(ACTION ITEM): Reproduce the part of the video editor cost guide starting with "You've decided to" and going on through "a significant margin.", word for word.

(GIVEN PASSAGE):
You've decided to stop editing your own videos. Smart move. Now comes the next question — and it's the one that determines everything about your search:
How much does it cost to hire a video editor?
Quick answer: Video editor costs in 2026 range from $15–$150/hour for freelancers, $55,000–$95,000/year for an in-house hire, and $195–$995/month for a flat-rate subscription service. For most creators and small businesses posting regularly, a subscription plan delivers the best value by a significant margin.
The right answer for you depends on how many videos you publish, what level of quality you need, and how much management overhead you're willing to take on. This guide breaks it all down — with real 2026 numbers — so you can make a confident decision.
What Affects the Cost of Hiring a Video Editor?
Before looking at price ranges, it helps to understand what drives them. Two videos that look similar on the surface can cost very different amounts to edit — here's why:
Video length and complexity
A 2-minute product ad and a 20-minute YouTube tutorial require completely different amounts of editor time. Longer videos, multiple camera angles, motion graphics, and heavy color grading all push the cost up. A simple talking-head video with basic cuts will always be cheaper than something with animations, custom graphics, and sound design.

(SOURCE DATA):

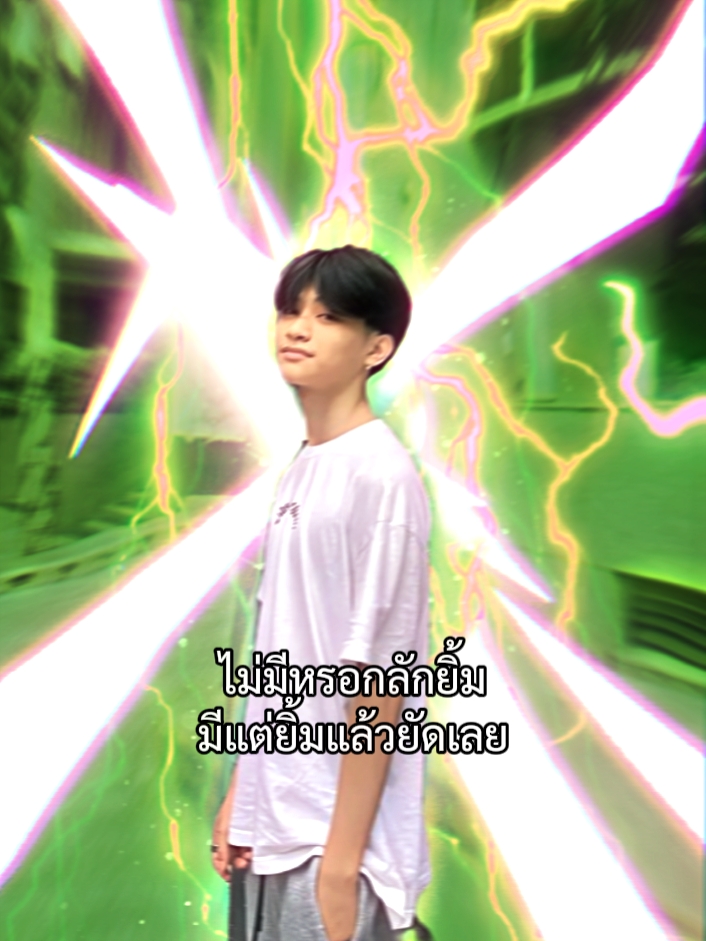 ยิ ้ มแล ้ วยัดเลsteam ตṛงع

(SOLUTION):
You've decided to stop editing your own videos. Smart move. Now comes the next question — and it's the one that determines everything about your search:
How much does it cost to hire a video editor?
Quick answer: Video editor costs in 2026 range from $15–$150/hour for freelancers, $55,000–$95,000/year for an in-house hire, and $195–$995/month for a flat-rate subscription service. For most creators and small businesses posting regularly, a subscription plan delivers the best value by a significant margin.